Le illuminazioni vere, quelle che ti fanno comprendere un fenomeno arrivano sempre con qualche tempo di ritardo, credo che sia umano, tirare le fila di un evento mentre si svolge o appena terminato è da fessi o geni. E spesso le redini di un discorso di qualsiasi genere si tirano grazie ad un evento collaterale, che niente ha a che fare con il fenomeno in sé.

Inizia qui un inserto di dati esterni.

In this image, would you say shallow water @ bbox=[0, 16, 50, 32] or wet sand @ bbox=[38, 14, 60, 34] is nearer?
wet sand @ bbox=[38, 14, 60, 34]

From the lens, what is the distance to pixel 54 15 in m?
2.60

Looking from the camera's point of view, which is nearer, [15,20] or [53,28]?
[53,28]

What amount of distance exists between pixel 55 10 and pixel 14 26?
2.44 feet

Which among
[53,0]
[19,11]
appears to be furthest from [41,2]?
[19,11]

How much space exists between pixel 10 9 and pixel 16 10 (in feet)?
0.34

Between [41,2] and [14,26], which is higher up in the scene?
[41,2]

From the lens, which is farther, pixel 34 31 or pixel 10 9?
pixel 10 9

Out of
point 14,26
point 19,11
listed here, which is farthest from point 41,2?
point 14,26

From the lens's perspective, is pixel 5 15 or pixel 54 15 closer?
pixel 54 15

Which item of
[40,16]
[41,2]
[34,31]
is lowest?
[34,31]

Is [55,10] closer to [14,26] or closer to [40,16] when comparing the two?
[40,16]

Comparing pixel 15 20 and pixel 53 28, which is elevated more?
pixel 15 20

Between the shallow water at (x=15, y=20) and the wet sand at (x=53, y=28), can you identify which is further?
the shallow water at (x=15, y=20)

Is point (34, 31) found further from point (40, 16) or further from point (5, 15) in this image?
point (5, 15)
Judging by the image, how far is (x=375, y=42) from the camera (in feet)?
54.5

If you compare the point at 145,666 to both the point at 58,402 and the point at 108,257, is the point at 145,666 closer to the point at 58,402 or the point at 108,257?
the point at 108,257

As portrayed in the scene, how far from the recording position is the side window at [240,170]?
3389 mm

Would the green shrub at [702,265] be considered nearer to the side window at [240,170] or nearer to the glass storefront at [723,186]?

Lo sproloquio non è segno di insanità mentale ma è la giusta premessa a quello che ho capito guardando Italia-Costa d’Avorio. Siamo una squadra vecchia nelle idee, non erano gli uomini ad appesantire il gioco, ma come pensiamo di dover giocare al calcio in questo momento storico che ci impaluda e non ci mostra un bel futuro. Siamo una squadra antiquata perché l’unica ad alto livello che gioca ancora con ruoli e posizioni, mentre tutte le altre si schierano in campo per zone di competenza e attraverso movimenti di scambio, mai stabili e molto imprevedibili. Siamo una nazionale antiquata perché il campionato italiano non sa imporre una squadra nuova, davvero europea (l’Inter campione è per me figlia di uno spirito di gruppo fuori dal comune, una sorta di Termopili vittoriosa). E questo affossamento delle idee tattiche e del livello di calcio lo si nota soprattutto nelle altre nazionali, i cui calciatori giocano o hanno giocato in massa nella nostra serie A. Brasile, Argentina e squadre slave, nostri bacini preferiti di acquisto, hanno giocato un Mondiale pessimo dal punto di vista tattico, anche avendo Argentina e Brasile i calciatori migliori del mondo in molti ruoli (il paragone Piqué-Puyol con quello Lucio-Juan è una bestemmia, come anche l’accostamento Snejider-Van Persie-Kuyt con Messi-Tevez-Higuain). I calciatori che giocano in Italia ricoprono ancora ruoli quasi fissi, non soltanto nei compiti da svolgere, ma soprattutto nella limitatezza tecnica richiestagli. Ieri sera tutto questo è stato lampante.
E’ come essere tornati alla fine degli anni ’50 o all’inizio dei ’60. I migliori giocatori in circolazione stanno in Italia, ma la nazionale non funziona. Non ci sono da vedere tattiche o moduli. Basta riguardare il passato. E’ che tutti i ruoli chiave nelle squadre italiane di grande levatura sono occupati da stranieri. Chi si prende la responsabilità nei momenti cruciali delle partite sono solo ed esclusivamente gli stranieri. Finito Pirlo, e non manca molto, nessuno potrà stazionare efficacemente dal cerchio di centrocampo fino alla trequarti. I mondiali l’hanno spiegato bene e Prandelli non può fare nulla. Il tema dei Grandi Esclusi è solo un escamotage da bambinelli. Quanto vale Cassano l’ha dimostrato la sua esperienza al Real, perchè Bari e Samp non sono banchi di prova credibili. Balotelli ha delle doti e talento, ma non ha molta zucca. Per essere decisivo bisognerebbe avesse tanto talento quanto Maradona, che non aveva zucca neppure lui, ma per quanto riguarda estro ne aveva il doppio di Mario Kempes. Balotelli ne ha così tanto? Perchè sennò il ragazzo o raddrizza il carattere o è un calciatore finito già a 19 anni. Ma il mondo del calcio attuale può essere scuola di vita? Purtroppo se Cassano e Balotelli sono le uniche boe di salvataggio, la nazionale è davvero deceduta. Per cui, o si curano i vivai e gli stranieri lasciano il posto ai giovani di talento, o piangeremo molto a lungo, perchè Pirlo non potrà giocare a altissimo livello per molto tempo ancora. Sulle filosofie di mercato è sufficiente un esempio. Il fatto che si peschino persino i portieri all’estero spiega moltissime cose. La scuola italiana dei portieri è la migliore al mondo e riusciamo anche a mettere tra i pali comunitari e extra-comunitari. Le norme sulla libera circolazione impediscono l’ostracismo sui comunitari, pertanto devono essere i presidenti a fare una scelta “autarchica”, che potrebbe salvare il calcio italiano e anche, in seconda battuta, i bilanci delle squadre italiane. Ma ho come la sensazione che non siano così tanto illuminati. Nè che cerchino il pomello dell’accensione.